Book Expo America kicked off Tuesday morning’s author breakfast with attendees lined up early to enter and offered the classic mix of humor, appreciation and creative inspiration. In a new twist, BEA is live streaming the marquee convention events, and the stream actually worked. (We have the player on the PublishersMarketplace.com home page, and you can find it on many other trade sites, as well as BEA’s own site.)
Emcee Stephen Colbert was in classic form, setting the stage for “three of the world’s best authors of books other than mine.” Of his own forthcoming book AMERICA AGAIN: Re-Becoming the Greatness We Never Weren’t, Colbert noted that “following the success of The Avengers, I wanted my new book to be 3D…. The pages turn right at you.” He added, “I’m not kidding,” and blads given out at the breakfast did include 3D classses and boasted pages in 3-D High Def, to “experience depthiness.”
Introducing the first author, Junot Diaz, Colbert noted how it “must have been exciting to the see the Pulitzer’s Prize van pull up to your house, with the balloons and the check.”

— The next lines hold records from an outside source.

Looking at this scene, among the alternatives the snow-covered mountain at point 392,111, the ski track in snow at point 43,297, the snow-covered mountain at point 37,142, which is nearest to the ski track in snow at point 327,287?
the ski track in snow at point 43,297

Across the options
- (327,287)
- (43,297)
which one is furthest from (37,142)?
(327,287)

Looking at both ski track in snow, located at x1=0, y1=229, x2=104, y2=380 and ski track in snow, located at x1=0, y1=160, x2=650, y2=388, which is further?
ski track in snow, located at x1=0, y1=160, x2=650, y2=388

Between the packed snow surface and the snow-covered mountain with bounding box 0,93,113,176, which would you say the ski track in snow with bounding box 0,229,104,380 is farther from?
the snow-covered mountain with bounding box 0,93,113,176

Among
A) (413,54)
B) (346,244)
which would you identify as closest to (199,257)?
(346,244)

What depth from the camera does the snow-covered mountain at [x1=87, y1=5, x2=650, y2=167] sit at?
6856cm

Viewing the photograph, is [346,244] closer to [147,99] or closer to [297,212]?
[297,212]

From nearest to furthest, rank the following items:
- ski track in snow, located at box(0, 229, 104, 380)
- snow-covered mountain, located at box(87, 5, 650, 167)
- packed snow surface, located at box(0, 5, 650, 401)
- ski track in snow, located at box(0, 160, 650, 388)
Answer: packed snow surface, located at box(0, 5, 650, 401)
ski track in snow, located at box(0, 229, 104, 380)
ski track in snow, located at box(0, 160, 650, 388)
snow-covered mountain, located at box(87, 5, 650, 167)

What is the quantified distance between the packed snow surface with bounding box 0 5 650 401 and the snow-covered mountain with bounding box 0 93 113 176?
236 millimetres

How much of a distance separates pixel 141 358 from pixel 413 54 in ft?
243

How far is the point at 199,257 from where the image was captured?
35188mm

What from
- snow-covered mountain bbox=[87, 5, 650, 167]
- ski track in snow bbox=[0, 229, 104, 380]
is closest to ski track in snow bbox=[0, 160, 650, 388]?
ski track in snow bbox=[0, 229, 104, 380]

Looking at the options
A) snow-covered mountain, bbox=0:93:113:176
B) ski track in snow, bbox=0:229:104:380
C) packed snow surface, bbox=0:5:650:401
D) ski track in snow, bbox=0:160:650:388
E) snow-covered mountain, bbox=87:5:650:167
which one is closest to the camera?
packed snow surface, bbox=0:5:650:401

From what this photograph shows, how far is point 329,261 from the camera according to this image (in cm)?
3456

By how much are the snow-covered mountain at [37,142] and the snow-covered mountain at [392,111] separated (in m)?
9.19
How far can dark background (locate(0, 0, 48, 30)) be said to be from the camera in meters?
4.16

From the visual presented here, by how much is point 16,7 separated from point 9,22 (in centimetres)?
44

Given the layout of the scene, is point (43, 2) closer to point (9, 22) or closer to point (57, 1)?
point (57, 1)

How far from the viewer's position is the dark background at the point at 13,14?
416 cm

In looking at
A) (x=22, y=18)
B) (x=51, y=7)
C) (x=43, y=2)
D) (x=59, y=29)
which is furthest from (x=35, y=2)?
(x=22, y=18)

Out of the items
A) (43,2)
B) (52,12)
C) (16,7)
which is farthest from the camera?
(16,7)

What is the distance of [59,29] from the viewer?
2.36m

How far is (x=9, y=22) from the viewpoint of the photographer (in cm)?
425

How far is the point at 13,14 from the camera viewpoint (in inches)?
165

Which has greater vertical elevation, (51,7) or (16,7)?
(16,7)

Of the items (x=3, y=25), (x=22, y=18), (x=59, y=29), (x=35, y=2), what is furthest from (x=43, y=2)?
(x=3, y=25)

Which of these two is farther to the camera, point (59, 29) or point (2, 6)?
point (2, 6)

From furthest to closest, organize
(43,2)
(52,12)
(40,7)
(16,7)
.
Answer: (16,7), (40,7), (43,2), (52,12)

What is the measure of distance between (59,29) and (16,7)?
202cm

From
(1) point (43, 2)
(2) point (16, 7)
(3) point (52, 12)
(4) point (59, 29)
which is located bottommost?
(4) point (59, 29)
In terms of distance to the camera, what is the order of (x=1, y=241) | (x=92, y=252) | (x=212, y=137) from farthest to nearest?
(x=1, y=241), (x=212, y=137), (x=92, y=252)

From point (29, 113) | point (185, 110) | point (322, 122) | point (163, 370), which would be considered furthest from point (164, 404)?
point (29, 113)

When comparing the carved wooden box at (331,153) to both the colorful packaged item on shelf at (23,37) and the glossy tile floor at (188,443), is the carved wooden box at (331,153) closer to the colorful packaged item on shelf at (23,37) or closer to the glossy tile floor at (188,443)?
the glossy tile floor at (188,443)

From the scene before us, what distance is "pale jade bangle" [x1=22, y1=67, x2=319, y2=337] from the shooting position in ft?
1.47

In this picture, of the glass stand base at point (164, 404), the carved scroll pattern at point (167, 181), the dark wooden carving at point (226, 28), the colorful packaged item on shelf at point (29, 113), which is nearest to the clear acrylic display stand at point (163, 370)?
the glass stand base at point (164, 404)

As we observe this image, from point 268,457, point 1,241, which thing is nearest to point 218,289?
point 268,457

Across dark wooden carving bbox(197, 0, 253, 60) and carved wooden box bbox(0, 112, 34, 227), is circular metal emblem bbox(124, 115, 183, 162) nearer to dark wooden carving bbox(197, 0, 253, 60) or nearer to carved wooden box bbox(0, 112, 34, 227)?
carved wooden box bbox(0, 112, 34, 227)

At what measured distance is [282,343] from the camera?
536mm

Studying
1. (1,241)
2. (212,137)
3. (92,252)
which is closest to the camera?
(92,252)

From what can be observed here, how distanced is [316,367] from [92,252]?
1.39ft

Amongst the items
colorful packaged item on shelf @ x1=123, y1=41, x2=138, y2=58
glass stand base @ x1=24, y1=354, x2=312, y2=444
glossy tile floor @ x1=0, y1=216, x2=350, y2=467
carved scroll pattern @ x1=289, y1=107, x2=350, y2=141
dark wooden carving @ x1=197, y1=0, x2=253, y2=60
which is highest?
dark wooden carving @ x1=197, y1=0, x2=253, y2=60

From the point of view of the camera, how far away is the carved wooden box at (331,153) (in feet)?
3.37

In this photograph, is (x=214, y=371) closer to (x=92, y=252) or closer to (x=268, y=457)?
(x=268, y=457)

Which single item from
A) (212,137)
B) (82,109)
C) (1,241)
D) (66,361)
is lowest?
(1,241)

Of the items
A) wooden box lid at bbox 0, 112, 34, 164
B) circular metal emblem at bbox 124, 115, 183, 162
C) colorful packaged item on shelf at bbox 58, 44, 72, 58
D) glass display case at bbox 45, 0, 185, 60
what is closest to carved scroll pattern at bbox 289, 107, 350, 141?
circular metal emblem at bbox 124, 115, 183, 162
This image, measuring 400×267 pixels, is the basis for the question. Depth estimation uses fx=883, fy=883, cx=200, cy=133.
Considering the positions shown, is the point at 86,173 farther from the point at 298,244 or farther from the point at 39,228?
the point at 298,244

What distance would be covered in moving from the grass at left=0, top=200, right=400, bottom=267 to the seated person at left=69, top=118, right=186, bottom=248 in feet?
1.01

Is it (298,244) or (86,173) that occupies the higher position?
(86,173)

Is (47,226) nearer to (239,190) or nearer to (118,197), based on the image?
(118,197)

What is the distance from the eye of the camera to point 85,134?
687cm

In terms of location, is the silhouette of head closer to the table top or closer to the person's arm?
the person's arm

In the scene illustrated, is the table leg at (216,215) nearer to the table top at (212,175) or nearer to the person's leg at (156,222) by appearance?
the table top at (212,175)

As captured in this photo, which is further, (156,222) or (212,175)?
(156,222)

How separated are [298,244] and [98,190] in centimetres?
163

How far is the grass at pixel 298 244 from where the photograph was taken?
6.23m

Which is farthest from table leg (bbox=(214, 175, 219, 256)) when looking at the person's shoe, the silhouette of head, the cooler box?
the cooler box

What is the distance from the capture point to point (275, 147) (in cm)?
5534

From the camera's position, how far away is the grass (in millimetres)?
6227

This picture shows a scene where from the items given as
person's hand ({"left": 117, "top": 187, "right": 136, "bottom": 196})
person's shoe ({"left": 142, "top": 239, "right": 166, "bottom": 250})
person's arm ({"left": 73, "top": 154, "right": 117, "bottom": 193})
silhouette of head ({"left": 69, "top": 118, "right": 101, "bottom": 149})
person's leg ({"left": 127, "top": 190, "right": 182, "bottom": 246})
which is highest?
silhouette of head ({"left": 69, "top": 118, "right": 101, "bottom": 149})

Diaz expressed his genuine admiration for the role booksellers play in our lives: “You’re the capillary strength of our democratic society. It’s that passing of books…the simple, humble mundane labor of giving books to people that in some ways nourishes what we call our American democracy, and it’s not a small debt we owe.”
He was followed by Barbara Kingsolver, who acknowledged that “everything about books is changing very fast. It used to be when I wrote a book I knew exactly where it would end up–on a shelf…in between Stephen King and Maxine Hong Kingston.” Now, “it might end up on a shelf, or on a phone, or in some teeny tiny form on a device in between Angry Birds and Whack-a-Mole. I don’t know what I’m doing in there.”
While “we are all jockeying for the attention of the reader, who we know call the consumer, trying to wrestle a little attention away from Angry Birds,” Kingsolver acknowledged that it has always been the case. “The literary reader is a small but probably stable demographic. We have our place. We absorb and pass on information in a way that endures…. The only thing that will resonate with the reader is those things that will stay true forever.”
Closing author Jo Nesbo presented an entertaining tour of all the things he did before becoming an international bestselling novelist, from soccer player to mediocre rock guitarist to stock broker and beyond. He told the capacity crowd “you guys are so good at speaking English” and remarked about “the best part of reading my own books in English; there are long words in there that I don’t understand and it even makes me proud: I wrote that word.”